Apparently, there is a semantic difference between the above use of the LAG function and FIRST_VALUE with a frame that starts with 2 PRECEDING. With the former, if a row doesn’t exist in the desired offset, you get a NULL by default. With the latter, you still get the value from the first row that is present, i.e., the value from the first row in the partition. Consider the following query:
SELECT custid, orderdate, orderid, val,
FIRST_VALUE(val) OVER( PARTITION BY custid
ORDER BY orderdate, orderid
ROWS BETWEEN 2 PRECEDING AND CURRENT ROW ) AS prevtwoval
FROM Sales.OrderValues
ORDER BY custid, orderdate, orderid;
This query generates the following output:
custid orderdate orderid val prevtwoval ------- ---------- -------- ---------- ----------- 1 2018-08-25 10643 814.50 814.50 1 2018-10-03 10692 878.00 814.50 1 2018-10-13 10702 330.00 814.50 1 2019-01-15 10835 845.80 878.00 1 2019-03-16 10952 471.20 330.00 1 2019-04-09 11011 933.50 845.80 2 2017-09-18 10308 88.80 88.80 2 2018-08-08 10625 479.75 88.80 2 2018-11-28 10759 320.00 88.80 2 2019-03-04 10926 514.40 479.75 3 2017-11-27 10365 403.20 403.20 3 2018-04-15 10507 749.06 403.20 3 2018-05-13 10535 1940.85 403.20 3 2018-06-19 10573 2082.00 749.06 3 2018-09-22 10677 813.37 1940.85 3 2018-09-25 10682 375.50 2082.00 3 2019-01-28 10856 660.00 813.37 ...

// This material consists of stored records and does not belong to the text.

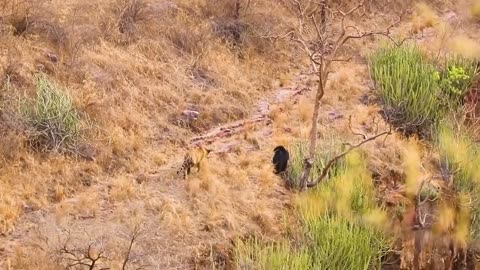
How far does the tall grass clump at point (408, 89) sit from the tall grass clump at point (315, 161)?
1.64m

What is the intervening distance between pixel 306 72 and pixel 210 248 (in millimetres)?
5508

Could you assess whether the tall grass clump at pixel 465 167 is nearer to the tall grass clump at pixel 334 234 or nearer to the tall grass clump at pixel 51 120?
the tall grass clump at pixel 334 234

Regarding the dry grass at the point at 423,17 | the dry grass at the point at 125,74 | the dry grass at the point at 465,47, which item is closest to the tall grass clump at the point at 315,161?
the dry grass at the point at 125,74

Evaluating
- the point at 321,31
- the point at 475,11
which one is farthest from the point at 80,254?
the point at 475,11

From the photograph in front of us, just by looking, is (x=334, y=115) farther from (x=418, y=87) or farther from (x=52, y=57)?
(x=52, y=57)

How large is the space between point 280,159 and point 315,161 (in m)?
0.43

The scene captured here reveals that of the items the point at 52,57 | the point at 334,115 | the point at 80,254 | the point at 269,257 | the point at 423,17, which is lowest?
the point at 80,254

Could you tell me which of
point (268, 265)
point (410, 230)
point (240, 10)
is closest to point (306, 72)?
point (240, 10)

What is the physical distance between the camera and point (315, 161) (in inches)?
295

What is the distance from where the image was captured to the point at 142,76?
8984 millimetres

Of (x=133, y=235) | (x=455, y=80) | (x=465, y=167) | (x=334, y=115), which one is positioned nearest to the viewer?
(x=133, y=235)

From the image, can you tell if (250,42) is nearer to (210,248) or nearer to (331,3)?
(331,3)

Observe that this time that are no NULLs in the output. So there is some value in supporting a frame with FIRST_VALUE and LAST_VALUE. Just make sure that you remember the best practice to always be explicit about the frame specification with these functions, and to use the ROWS option with the minimal frame that contains the row that you’re after.
Conclusion
This article focused on bugs, pitfalls and best practices related to window functions. Remember that both window aggregate functions and the FIRST_VALUE and LAST_VALUE window offset functions support a frame, and that if you specify the window order clause but you don’t specify the window frame unit and its associated extent, you’re getting RANGE UNBOUNDED PRECEDING by default. This incurs a performance penalty when the query gets optimized with row-mode operators. With the LAST_VALUE function this results in getting the values from the current row instead of the last row in the partition. Remember to be explicit about the frame and to generally prefer the ROWS option to RANGE. It’s great to see the performance improvements with the batch-mode Window Aggregate operator. When it’s applicable, at least the performance pitfall is eliminated.